In humans, there is clearly variation in body size and shape as well as a range of other features, and we are more likely to notice these because they are in our own species. Relative to animals, the amount of variation in the human species is not considered unusual, and may in fact be a little on the low side. The peoples of Africa are the most genetically diverse compared to those from other continents, which were founded by small migratory populations. These lost some of the variations that had built up in Africa, where our species originated.

In today’s developed world, it could be argued that humans are no longer subject to natural selection as our ancestors were. Women with body shapes that would once have made childbirth dangerous can now opt for a caesarean, and this increases the range of body shapes that can persist in the population. If this state of affairs continues into the long term, the amount of variation in body size and various other traits will probably gradually increase.

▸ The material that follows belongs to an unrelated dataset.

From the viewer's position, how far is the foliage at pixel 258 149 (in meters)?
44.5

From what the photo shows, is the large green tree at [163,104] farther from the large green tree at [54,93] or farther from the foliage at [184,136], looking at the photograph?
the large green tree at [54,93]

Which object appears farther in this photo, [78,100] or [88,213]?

“With the advent of tools that allow editing of genes, future variation in humans may be of our own making”

However, with the development of molecular tools like CRISPR that allow editing of genes, it may be that future levels of variation in humans will be of our own making.

Lachlan Jones, Brisbane, Queensland, Australia

• That humans vary in size is surely a tool of evolution. If a species did not vary, then it would become extinct at the first change in the environment. Size – both height and body shape – is just one trait that can be selected for. It has been suggested, for example, that the Inuit are short and stocky because this minimises body surface area and thus heat loss in cold climates.

Individual variation, enforced by sexual reproduction and the mingling of parental genes, ensures that people are all different. But we are not that different compared with domesticated animals. For them, human rather than natural selection has driven change, producing dog breeds that range from Great Danes to tiny chihuahuas. We have also bred small Shetland ponies and shire horses, the latter standing anything up to 2 metres tall from ground to withers.